Image-text web data
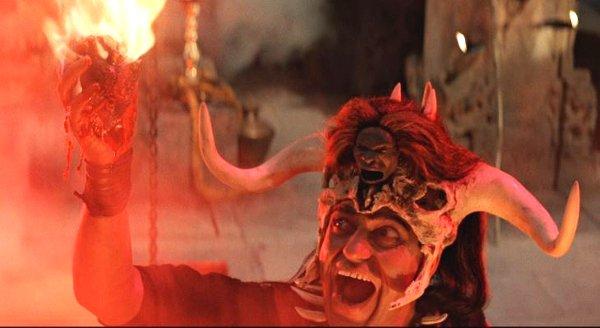 indiana-jones-and-the-temple-of-doom-1984-burning-heart-ceremony.jpg.d228c7202aa71ed02aa1f1f6d16aa6ef.jpg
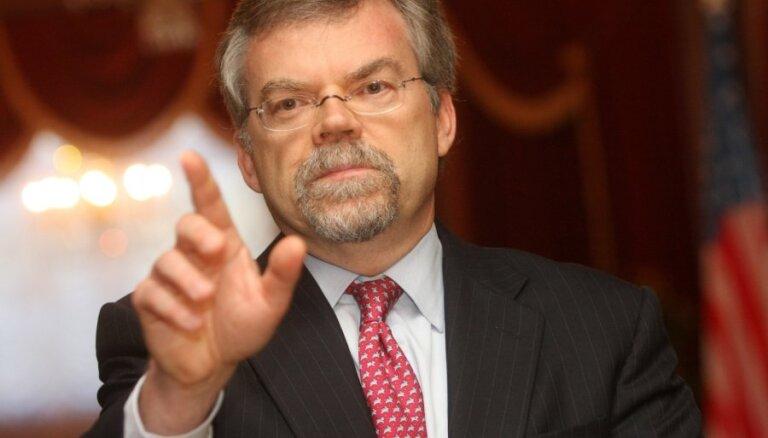 Посол США: прохождение грузов НАТО через латвийские порты зависит от цен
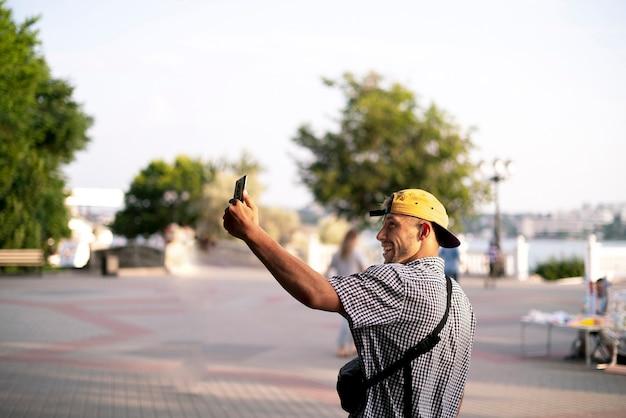 Un jeune blogueur s'exprimant devant une caméra et enregistrant une vidéo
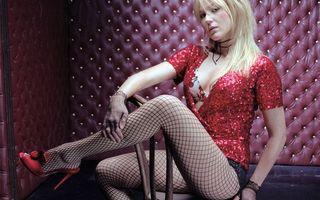 Бесплатные фото блондинка,глаза,губы,колготки,туфли,руки,девушки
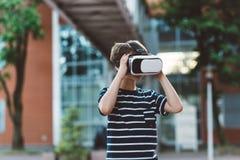 Προσομοίωση προσοχής αγοριών στην εικονική πραγματικότητα googles Στοκ Εικόνες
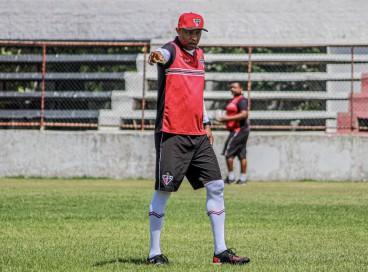 Sob o comando do treinador Anderson Batatais, o Ferroviário realizou seu último treinamento antes do confronto diante do Manaus-AM.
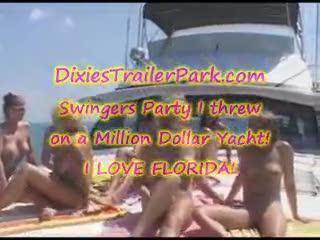Orgie/Sexe à quatre - Swingers Party on a Yacht in Florida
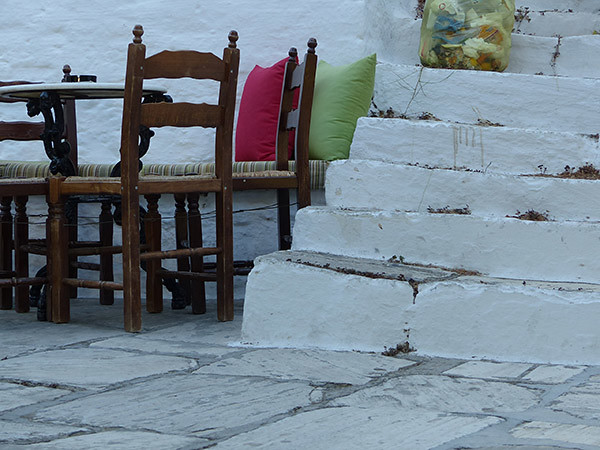 chaises et escaliers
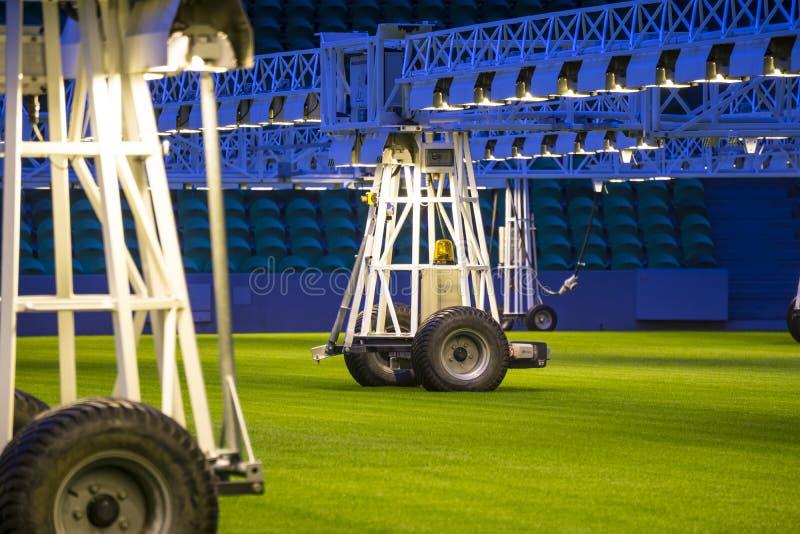 O móbil cresce o sistema de iluminação no estádio dos esportes na noite fotografia de stock royalty free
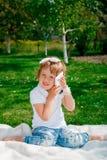 Nettes kleines Mädchen, das am Telefon spricht Stockbilder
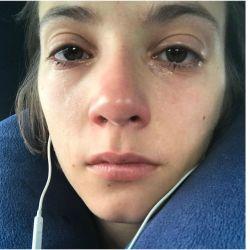 Carla Quevedo llorando después de ver una película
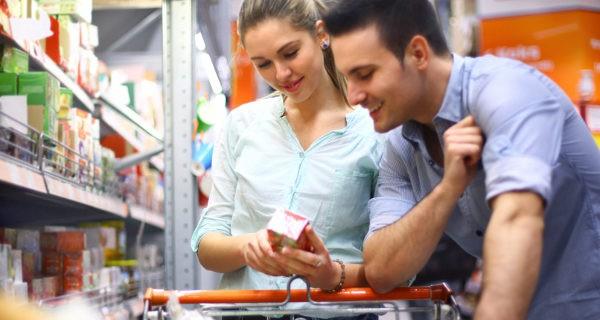 pareja en el supermercado
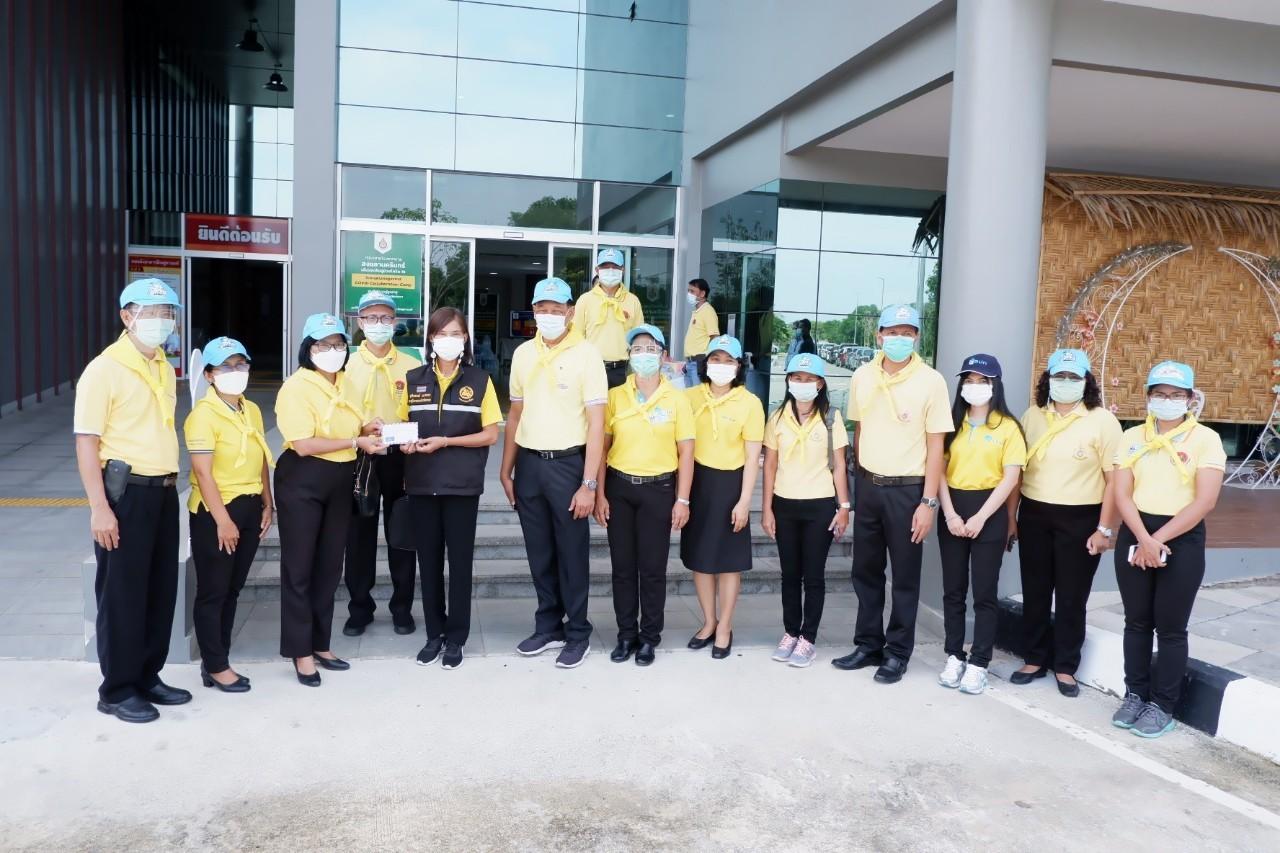 ร่วมมอบสิ่งของให้กับโรงพยาบาลสนาม ศูนย์บริบาลผู้สูงอายุ องค์การบริการส่วนจังหวัดสงขลา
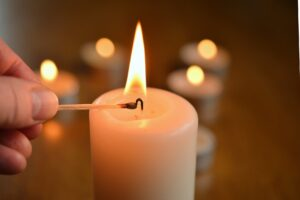 trauerkerzen-fehlgeburt-verarbeiten-blog-gedankenbalsam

Assigned task ▸ Write down exactly what the lines above say, from the line holding "Посол США: прохождение" through the line holding "Sob o comando", and nothing more. Do not copy the pictures.

Answer below ▸
 Посол США: прохождение грузов НАТО через латвийские порты зависит от цен
 Un jeune blogueur s'exprimant devant une caméra et enregistrant une vidéo
 Бесплатные фото блондинка,глаза,губы,колготки,туфли,руки,девушки
 Προσομοίωση προσοχής αγοριών στην εικονική πραγματικότητα googles Στοκ Εικόνες
 Sob o comando do treinador Anderson Batatais, o Ferroviário realizou seu último treinamento antes do confronto diante do Manaus-AM.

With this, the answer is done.